# Dell 964 all in one printer, help linux



## CannonFodder (Aug 25, 2010)

I need help with this scanner, I'd buy a new one but I can't right now until payday.
I have a drawing I need to scan to upload.


----------



## Runefox (Aug 25, 2010)

Uh, well, what's actually wrong with it? What's happening? Do you have the software installed?


----------



## CannonFodder (Aug 25, 2010)

Runefox said:


> Uh, well, what's actually wrong with it? What's happening? Do you have the software installed?


 I can't find a driver for it.


----------



## Runefox (Aug 25, 2010)

All searches are turning up "Paperweight under Linux".

Further, the printer is probably a rebranded Lexmark (X8000/X9000-series). However, Lexmark doesn't have any driver support under Linux, either.


----------



## CannonFodder (Aug 25, 2010)

Runefox said:


> All searches are turning up "Paperweight under Linux".
> 
> Further, the printer is probably a rebranded Lexmark (X8000/X9000-series). However, Lexmark doesn't have any driver support under Linux, either.


 Fuck, looks like I won't be able to upload anything till payday.


----------



## Runefox (Aug 25, 2010)

You could always install XP under VirtualBox and pass the printer through. That would work. SP3 I believe is installable without a key and has a small period of time where you can use it without activating (like Vista/7 can), so make use of your "trial period"!


----------



## CannonFodder (Aug 25, 2010)

Runefox said:


> You could always install XP under VirtualBox and pass the printer through. That would work.
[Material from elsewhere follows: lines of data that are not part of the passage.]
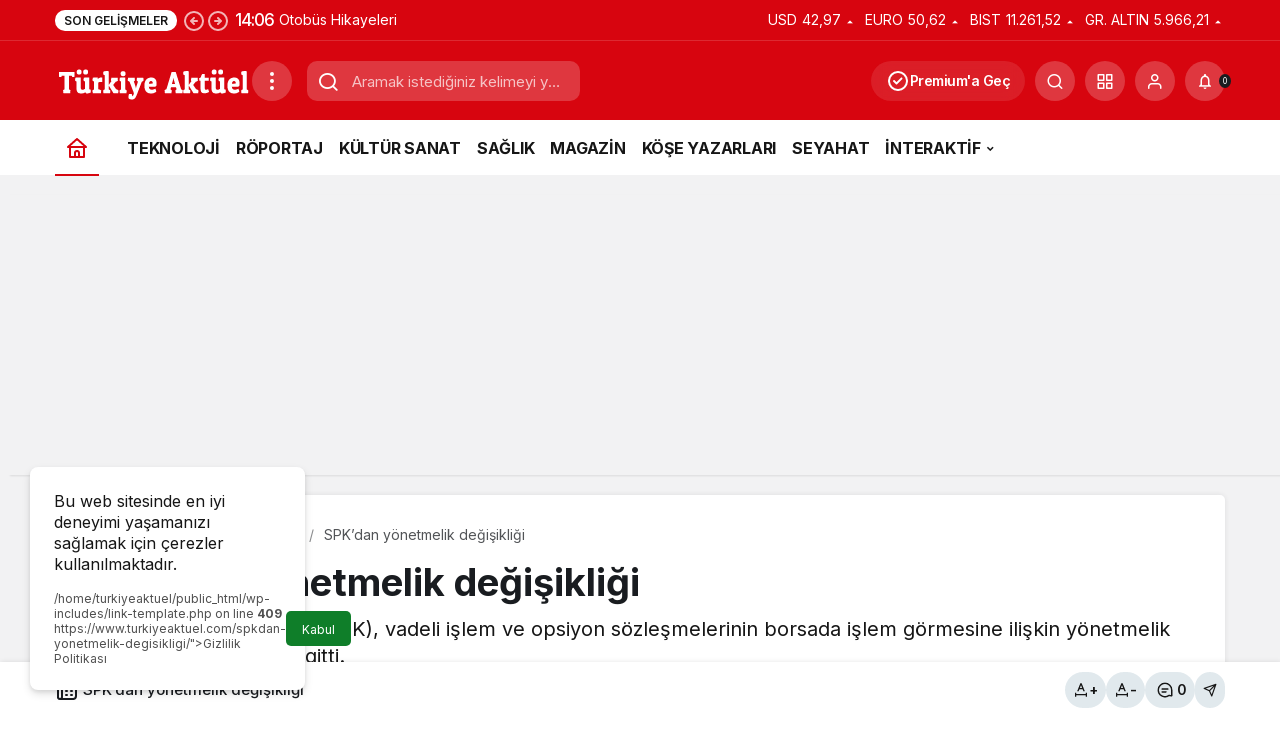

--- FILE ---
content_type: text/html; charset=utf-8
request_url: https://www.google.com/recaptcha/api2/aframe
body_size: 267
content:
<!DOCTYPE HTML><html><head><meta http-equiv="content-type" content="text/html; charset=UTF-8"></head><body><script nonce="GVmrDWPptEql2__Npr9d5w">/** Anti-fraud and anti-abuse applications only. See google.com/recaptcha */ try{var clients={'sodar':'https://pagead2.googlesyndication.com/pagead/sodar?'};window.addEventListener("message",function(a){try{if(a.source===window.parent){var b=JSON.parse(a.data);var c=clients[b['id']];if(c){var d=document.createElement('img');d.src=c+b['params']+'&rc='+(localStorage.getItem("rc::a")?sessionStorage.getItem("rc::b"):"");window.document.body.appendChild(d);sessionStorage.setItem("rc::e",parseInt(sessionStorage.getItem("rc::e")||0)+1);localStorage.setItem("rc::h",'1768725030474');}}}catch(b){}});window.parent.postMessage("_grecaptcha_ready", "*");}catch(b){}</script></body></html>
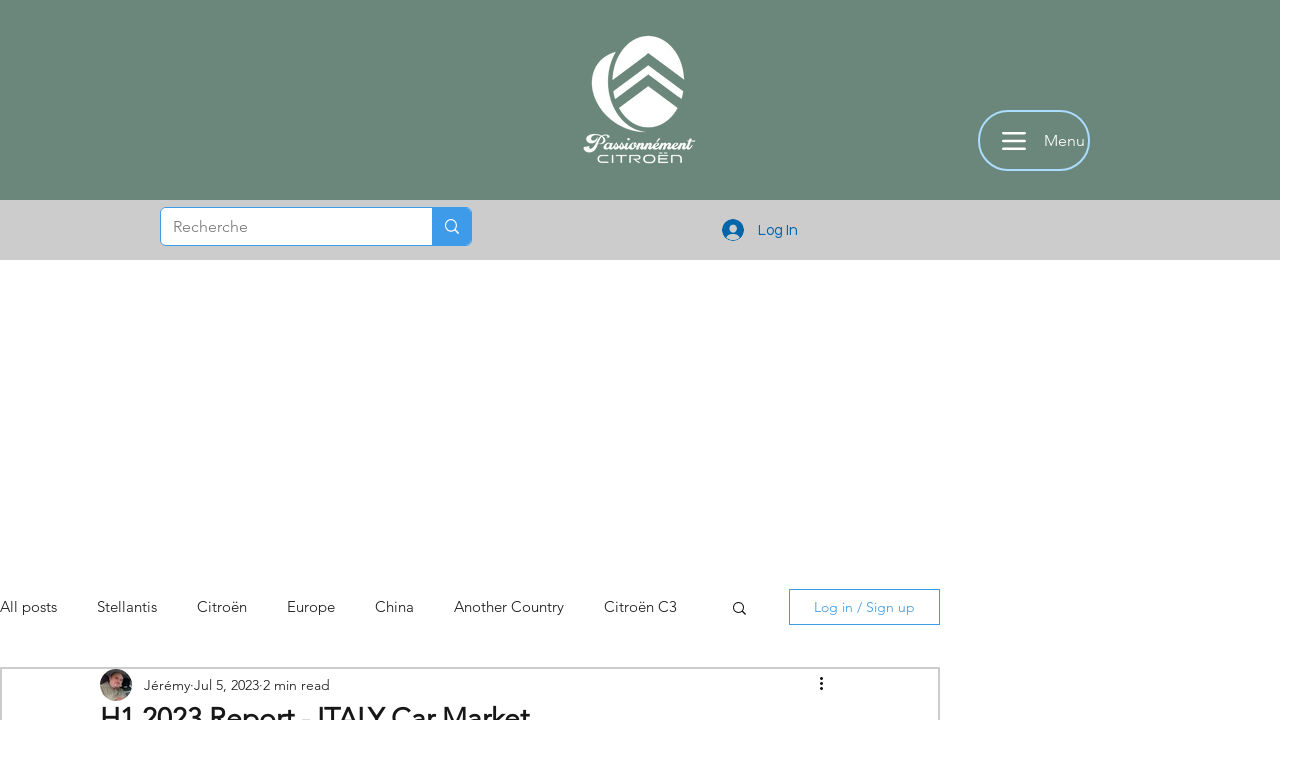

--- FILE ---
content_type: text/html; charset=utf-8
request_url: https://www.google.com/recaptcha/api2/aframe
body_size: 265
content:
<!DOCTYPE HTML><html><head><meta http-equiv="content-type" content="text/html; charset=UTF-8"></head><body><script nonce="oEWmx6X6eHk8T6QIhcyobg">/** Anti-fraud and anti-abuse applications only. See google.com/recaptcha */ try{var clients={'sodar':'https://pagead2.googlesyndication.com/pagead/sodar?'};window.addEventListener("message",function(a){try{if(a.source===window.parent){var b=JSON.parse(a.data);var c=clients[b['id']];if(c){var d=document.createElement('img');d.src=c+b['params']+'&rc='+(localStorage.getItem("rc::a")?sessionStorage.getItem("rc::b"):"");window.document.body.appendChild(d);sessionStorage.setItem("rc::e",parseInt(sessionStorage.getItem("rc::e")||0)+1);localStorage.setItem("rc::h",'1769178610026');}}}catch(b){}});window.parent.postMessage("_grecaptcha_ready", "*");}catch(b){}</script></body></html>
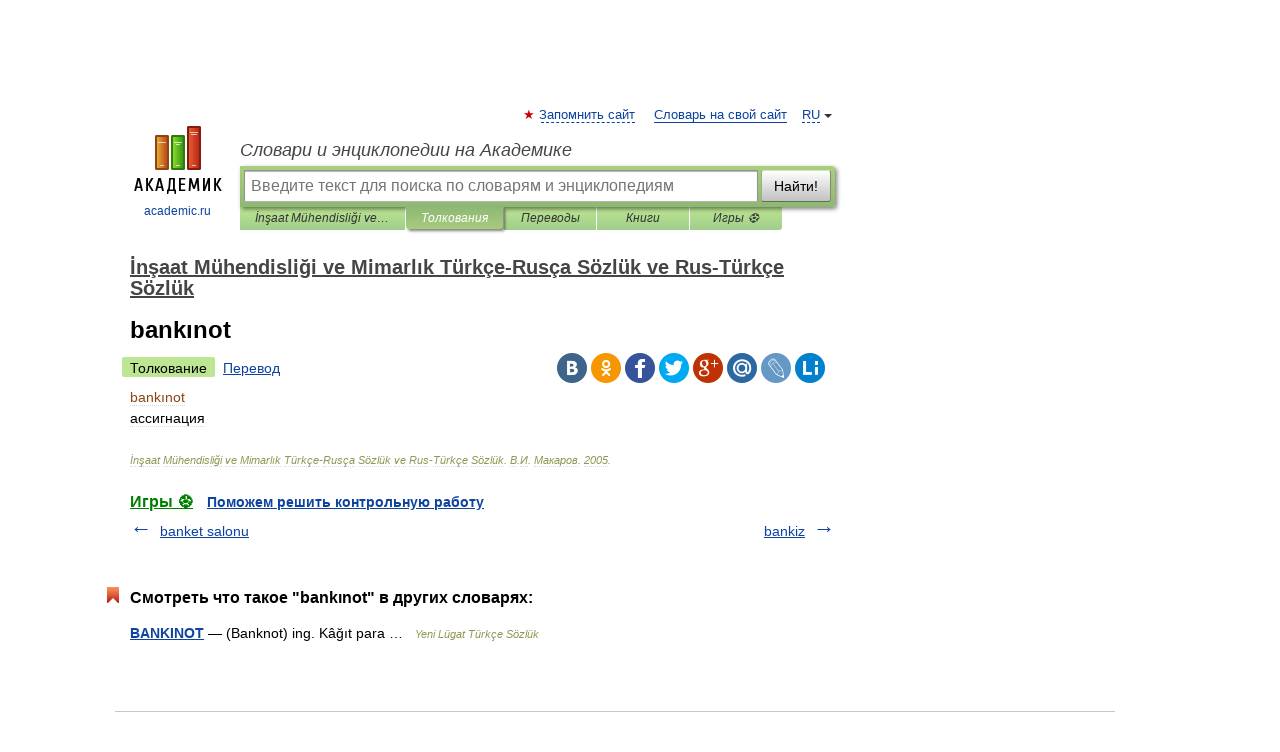

--- FILE ---
content_type: application/javascript; charset=utf-8
request_url: https://fundingchoicesmessages.google.com/f/AGSKWxVXJLyNJ7Ak79CvSyWHzhQptB48qWuZHbO6uPOs-fJB0t88x4XJPmp5mwPRanaDNwu-wah1mdy4FwvO4HRpDdww_KOXoDcAnz-5kljRlvD6grAJ0d3wh77vDo5c9dXJbuNocgxaWSv-NEPD4rU6orjJKp4A0vySAsSFfujzvrSYr5c-y1fIS3tQKXPY/_/ad-vert./ads_event./ad-refresh-/adnetwork468./adtopsky.
body_size: -1289
content:
window['fa223361-b89a-4a37-a200-e3acd5d32e67'] = true;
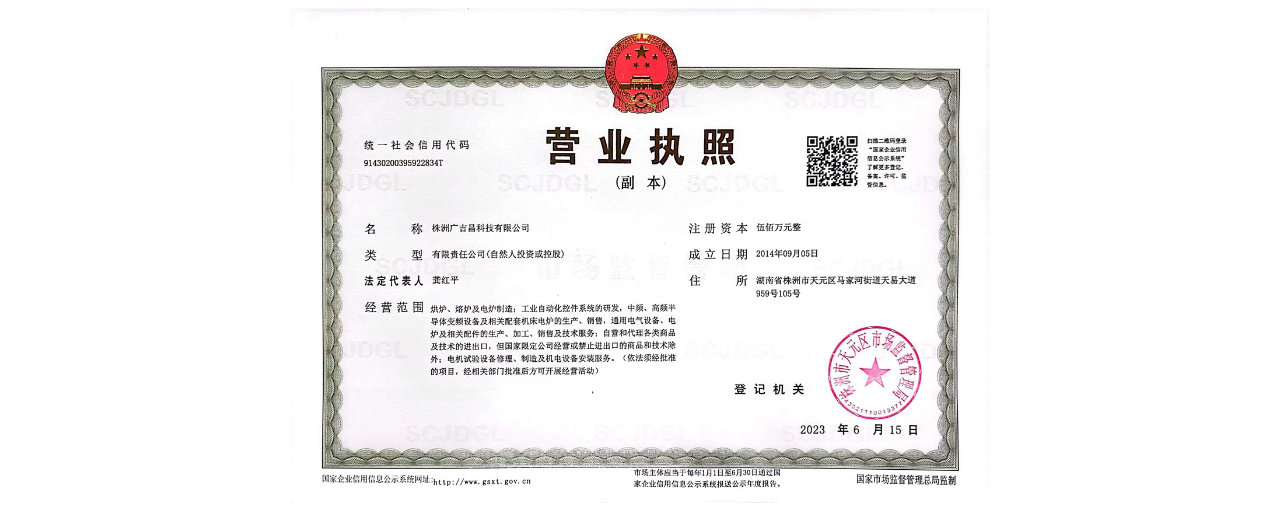

--- FILE ---
content_type: text/html; charset=utf-8
request_url: http://www.gjckj.com/yyzz
body_size: 901
content:
<!DOCTYPE html>
<html>
<head>
<meta charset="utf-8" />
<meta name="viewport" content="width=device-width, initial-scale=1.0, minimum-scale=1.0, maximum-scale=1.0, user-scalable=no, minimal-ui" />
<meta name="format-detection" content="telephone=no" />
    <title>营业执照 - 株洲广吉昌科技有限公司</title>
    <meta content="营业执照" name="keywords" />
    <meta content="株洲广吉昌科技有限公司专注生产各种热工装备,包括:烧结炉,石墨提纯炉,气氛保护炉,热压炉,真空炉,碳化炉.满足各种不同电热炉需求.电话13975302463" name="description" />
    <meta content="株洲广吉昌科技有限公司" name="copyright" />
    <meta content="株洲广吉昌科技有限公司" name="author" />
</head>
<body>

    <!--主体内容 start-->
    
<style>
img{ max-width: 100%; display: block; margin: 0 auto; }	
</style>
<div style="width: 100%; text-align: center;">
<div style="text-align:center;">
	<img src="/Upload/Template/gjc/attached/image/20251115/20251115114504_9319_nail.jpg" width="700" height="495" alt="" /><br />
</div></div>

    <!--主体内容 end-->
</body>
</html>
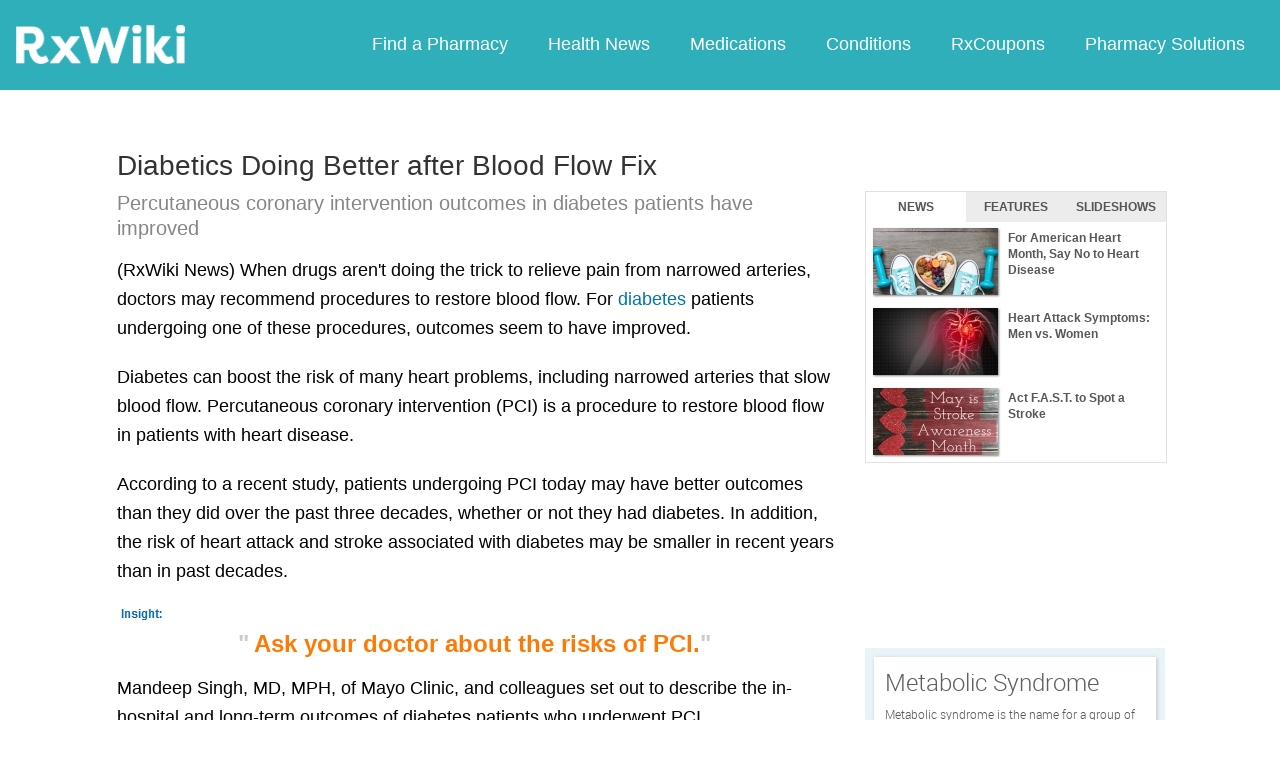

--- FILE ---
content_type: text/html; charset=utf-8
request_url: https://www.google.com/recaptcha/api2/aframe
body_size: 269
content:
<!DOCTYPE HTML><html><head><meta http-equiv="content-type" content="text/html; charset=UTF-8"></head><body><script nonce="gWe4Aj42JYhxArXf59umRQ">/** Anti-fraud and anti-abuse applications only. See google.com/recaptcha */ try{var clients={'sodar':'https://pagead2.googlesyndication.com/pagead/sodar?'};window.addEventListener("message",function(a){try{if(a.source===window.parent){var b=JSON.parse(a.data);var c=clients[b['id']];if(c){var d=document.createElement('img');d.src=c+b['params']+'&rc='+(localStorage.getItem("rc::a")?sessionStorage.getItem("rc::b"):"");window.document.body.appendChild(d);sessionStorage.setItem("rc::e",parseInt(sessionStorage.getItem("rc::e")||0)+1);localStorage.setItem("rc::h",'1769592309568');}}}catch(b){}});window.parent.postMessage("_grecaptcha_ready", "*");}catch(b){}</script></body></html>

--- FILE ---
content_type: text/javascript; charset=utf-8
request_url: https://app.link/_r?sdk=web2.86.5&branch_key=key_live_ofAKvbd28YCAHL8U4QHP5amkqrmuEgq6&callback=branch_callback__0
body_size: 73
content:
/**/ typeof branch_callback__0 === 'function' && branch_callback__0("1544988994749309810");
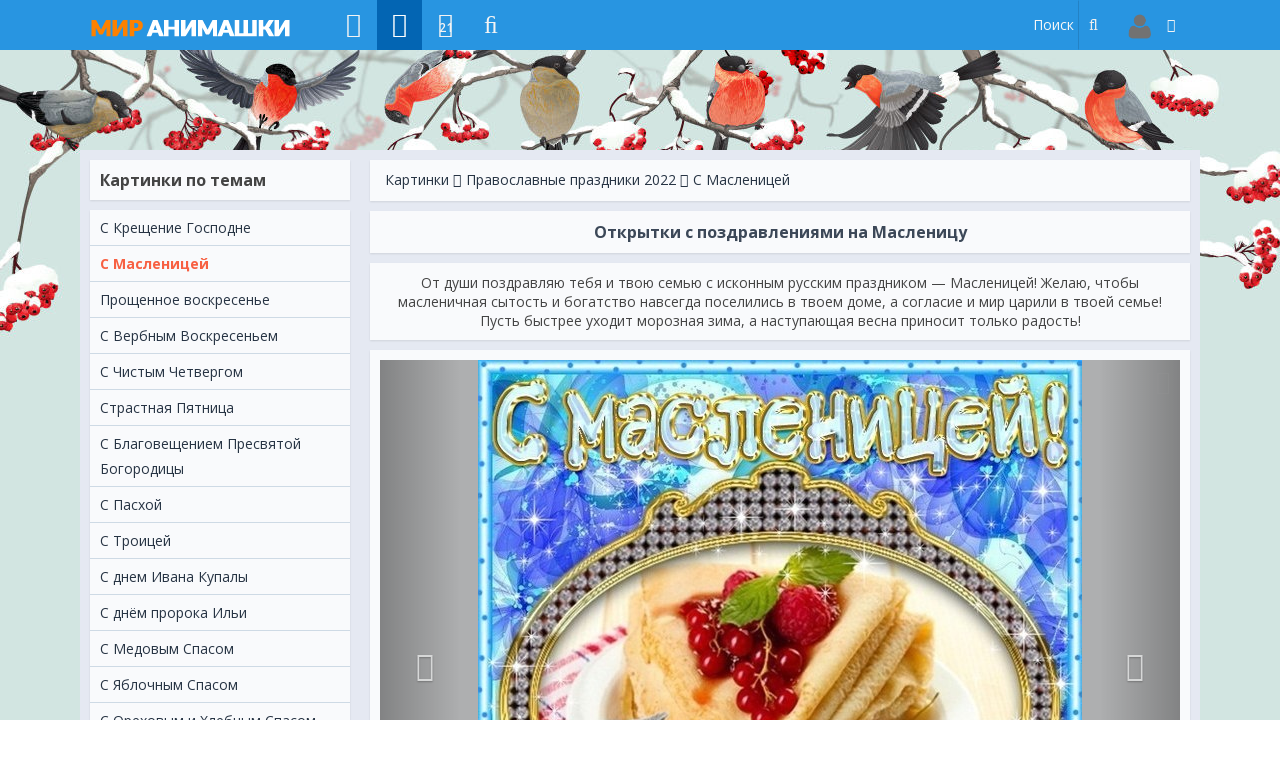

--- FILE ---
content_type: text/html; charset=utf-8
request_url: https://www.google.com/recaptcha/api2/aframe
body_size: -105
content:
<!DOCTYPE HTML><html><head><meta http-equiv="content-type" content="text/html; charset=UTF-8"></head><body><script nonce="A-NeUm8mSapHObYxL3tmvA">/** Anti-fraud and anti-abuse applications only. See google.com/recaptcha */ try{var clients={'sodar':'https://pagead2.googlesyndication.com/pagead/sodar?'};window.addEventListener("message",function(a){try{if(a.source===window.parent){var b=JSON.parse(a.data);var c=clients[b['id']];if(c){var d=document.createElement('img');d.src=c+b['params']+'&rc='+(localStorage.getItem("rc::a")?sessionStorage.getItem("rc::b"):"");window.document.body.appendChild(d);sessionStorage.setItem("rc::e",parseInt(sessionStorage.getItem("rc::e")||0)+1);localStorage.setItem("rc::h",'1768964141544');}}}catch(b){}});window.parent.postMessage("_grecaptcha_ready", "*");}catch(b){}</script></body></html>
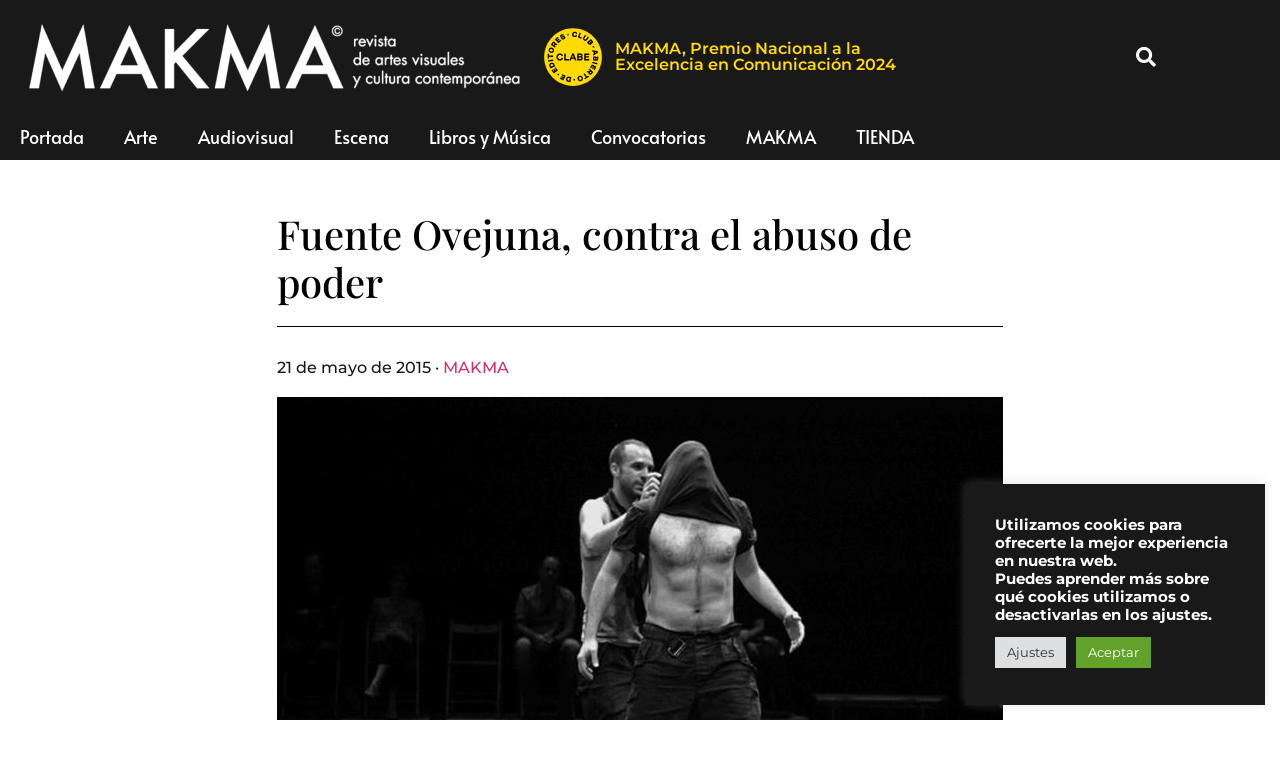

--- FILE ---
content_type: application/javascript
request_url: https://www.makma.net/wp-content/plugins/starbox-pro/themes/business/js/frontend.min.js?ver=1.8.2
body_size: 364
content:
var abh_loadbox_loaded=false;var _getCookie=function(nombre){var dcookie=document.cookie;var cname=nombre+"=";var longitud=dcookie.length;var inicio=0;while(inicio<longitud){var vbegin=inicio+cname.length;if(dcookie.substring(inicio,vbegin)===cname){var vend=dcookie.indexOf(";",vbegin);if(vend===-1)vend=longitud;return unescape(dcookie.substring(vbegin,vend))}inicio=dcookie.indexOf(" ",inicio)+1;if(inicio===0)break}return null};var _setCookie=function(name,value){document.cookie=name+"="+value+"; expires="+60*24+"; path=/"};function abh_loadbox(){abh_loadbox_loaded=true;jQuery(".abh_tabs li").click(function(event){event.preventDefault();jQuery(this).parents(".abh_box").find(".abh_tabs li").removeClass("abh_active");jQuery(this).addClass("abh_active");jQuery(this).parents(".abh_box").find(".abh_tab").hide();var selected_tab=jQuery(this).find("a").attr("href");jQuery(this).parents(".abh_box").find(selected_tab.replace("#",".")+"_tab").fadeIn();jQuery(this).parents(".abh_box").find(selected_tab.replace("#",".")+"_tab").parents(".abh_box").find(selected_tab.replace("#",".")).addClass("abh_active");_setCookie("abh_tab",selected_tab);return false});if(_getCookie("abh_tab")!==null){jQuery(".abh_tab").hide();jQuery(".abh_tabs li").removeClass("abh_active");var selected_tab=_getCookie("abh_tab");jQuery(selected_tab.replace("#",".")+"_tab").fadeIn();jQuery(selected_tab.replace("#",".")).addClass("abh_active")}}jQuery(document).ready(function(){if(abh_loadbox_loaded===false)abh_loadbox()});var abh_timeout_loadbox=setTimeout(function(){if(abh_loadbox_loaded===false)abh_loadbox();else clearTimeout(abh_timeout_loadbox)},1e3);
SP3 I believe is installable without a key and has a small period of time where you can use it without activating (like Vista/7 can), so make use of your "trial period"!


 Already then, I'll try that today, hope it works.


----------



## Leafblower29 (Aug 25, 2010)

Runefox said:


> All searches are turning up "Paperweight under Linux".
> 
> Further, the printer is probably a rebranded Lexmark (X8000/X9000-series). However, Lexmark doesn't have any driver support under Linux, either.


 
Lexmark? LEXMARK? Typical Dell to choose a crappy brand like Lexmark.


----------



## Runefox (Aug 25, 2010)

Leafblower29 said:


> Lexmark? LEXMARK? Typical Dell to choose a crappy brand like Lexmark.


 
Hey, their lasers are pretty OK.  Though, give me an Epson inkjet or an HP laser anyday.


----------



## Velystord (Aug 25, 2010)

neighbor just gave me a free all in one although it prints extremely slow but thats what i have the hp laserjet 1200 series. i printed 130 pages in the time it took me to go to the bathroom


----------